**Lesetext:**
In der Smartphone-Branche herrscht seit einiger Zeit Ausnahmezustand. Nicht enden wollende Patentstreitigkeiten verunsichern Kunden, Hersteller und Investoren. Vor allem Apple und Samsung scheinen sich in einem Konflikt zu befinden, der längst eine Eigendynamik bekommen hat. Die Gerichtsverfahren rund um Smartphones und Tablets sind kaum noch zu überschauen.

Was steckt dahinter? Welche Bedeutung haben solche Patente für die Industrie? Warum ist der Streit so eskaliert und wie wird es weitergehen? Diese Fragen beantwortet Rechtsanwalt Michael Zoebisch im Interview mit Telemedicus.
Fangen wir bei den Grundlagen an: Was genau schützt ein Patent?

Mit einem Patent kann man technische Entwicklungen für einen bestimmten Zeitraum schützen. Man kann also seine Erfindungen anmelden und kann für einige Jahre – meist etwa 20 – ein Monopol auf diese Erfindung bekommen. Niemand sonst darf sie dann ohne die Einwilligung des Patentinhabers nutzen.

Diese Erfindungen müssen sowohl neu, als auch erfinderisch sein. Kein Mensch auf der Welt darf sie also jemals zuvor gemacht haben. Dabei ist der gesamte Stand der Technik relevant. Wenn also jemand vor einem halben Jahr irgendwo in Indonesien einen Artikel über ein technisches Verfahren geschrieben hat, dann wäre dieses Verfahren nach dem Stand der Technik schon bekannt und eine Patentanmeldung wäre nicht mehr möglich.

Auf der anderen Seite muss die Erfindung auf einer erfinderischen Tätigkeit beruhen. Es muss also um etwas gehen, das mit etwas „Hirnschmalz“ und „Pfiff“ entwickelt wurde und das sich von dem, was es schon gibt, absetzt.

In Deutschland gibt es allerdings einige Ausnahmen. Es darf zum Beispiel keine Software sein, das steht so ausdrücklich im Gesetzt. Softwarepatente sind nach deutschem Recht also nicht möglich.

Wo liegen die wichtigsten Unterschiede zum Urheberrecht?

Das Urheberrecht entsteht einfach dadurch, dass ich ein Werk schaffe. Hat ein Werk also eine gewisse Schöpfungshöhe, wird es schon mit dem Schaffungsakt automatisch geschützt. Beim Patent gibt es dagegen ein formalistisches Verfahren. Ein Patent muss ich anmelden, ich muss Fristen wahren und muss meine Erfindung durch das deutsche Patent- und Markenamt, das europäische Patentamt oder andere nationale Patentämter prüfen lassen.

**Bereitgestelltes Material:**
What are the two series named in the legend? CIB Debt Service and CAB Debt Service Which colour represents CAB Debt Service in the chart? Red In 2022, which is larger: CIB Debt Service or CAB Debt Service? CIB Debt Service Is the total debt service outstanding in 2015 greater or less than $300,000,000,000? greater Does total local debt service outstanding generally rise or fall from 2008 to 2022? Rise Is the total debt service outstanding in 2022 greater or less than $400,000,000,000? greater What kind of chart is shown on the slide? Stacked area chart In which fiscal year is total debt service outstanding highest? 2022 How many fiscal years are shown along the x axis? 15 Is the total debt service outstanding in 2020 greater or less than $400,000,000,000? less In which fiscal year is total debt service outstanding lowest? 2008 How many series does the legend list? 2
==
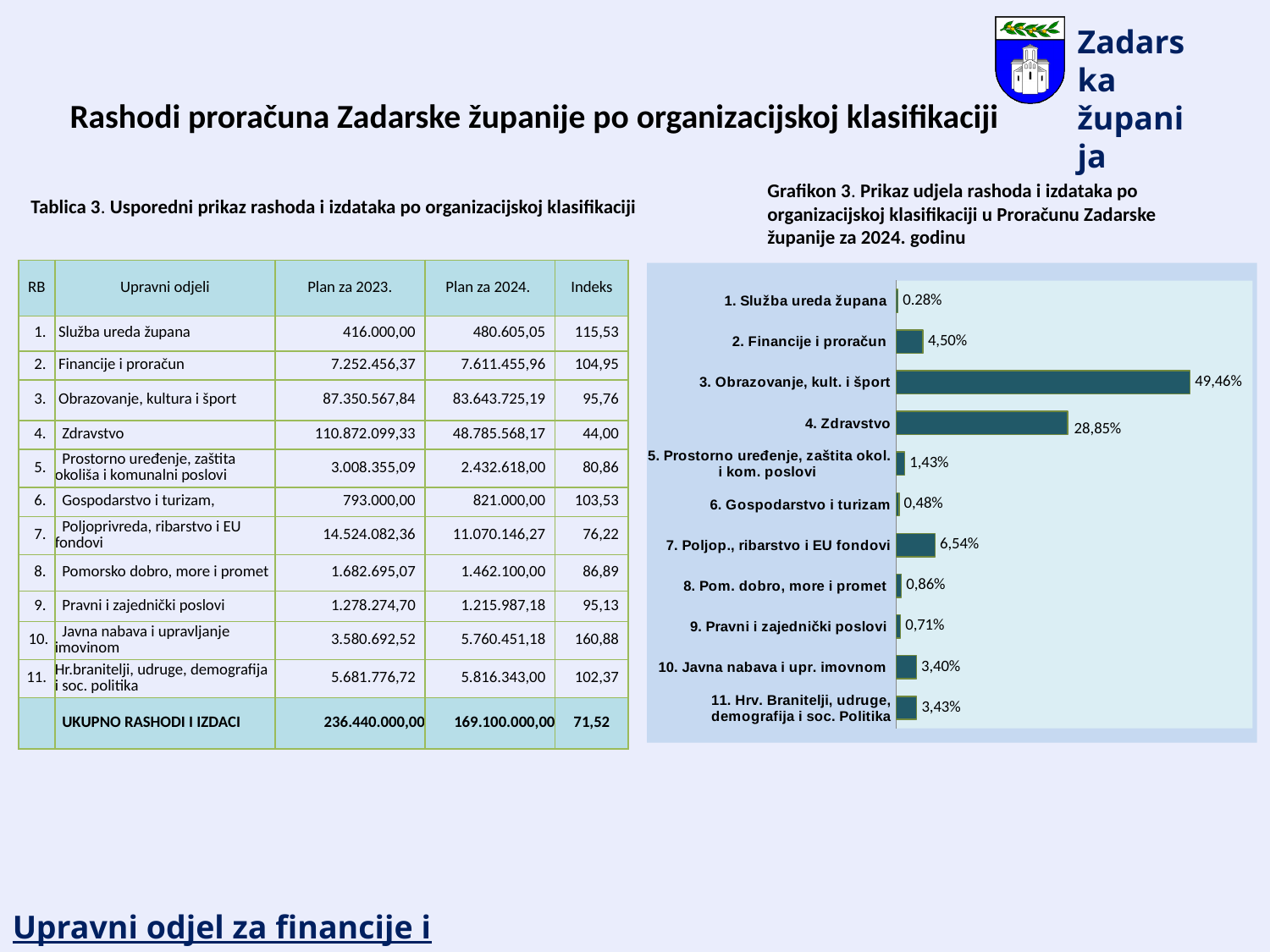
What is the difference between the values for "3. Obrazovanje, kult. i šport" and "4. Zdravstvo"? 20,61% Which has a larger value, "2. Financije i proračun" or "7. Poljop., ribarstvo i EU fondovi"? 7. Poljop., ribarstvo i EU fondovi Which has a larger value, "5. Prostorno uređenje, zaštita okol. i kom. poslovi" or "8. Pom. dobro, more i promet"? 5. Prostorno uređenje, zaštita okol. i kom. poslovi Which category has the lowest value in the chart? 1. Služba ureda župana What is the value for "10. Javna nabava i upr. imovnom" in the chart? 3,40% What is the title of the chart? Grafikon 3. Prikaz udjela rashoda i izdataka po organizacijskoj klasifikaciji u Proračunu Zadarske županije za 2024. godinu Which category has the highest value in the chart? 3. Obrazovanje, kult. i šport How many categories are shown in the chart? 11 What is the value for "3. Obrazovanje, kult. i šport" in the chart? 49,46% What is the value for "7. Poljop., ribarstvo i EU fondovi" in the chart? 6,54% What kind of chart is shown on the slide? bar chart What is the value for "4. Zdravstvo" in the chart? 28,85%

**Aufgabenstellung:** Für wie viele Jahre bekommt man laut dem Lesetext mit einem Patent meist ein Monopol auf eine Erfindung?

**Lösung:** Meist für etwa 20 Jahre.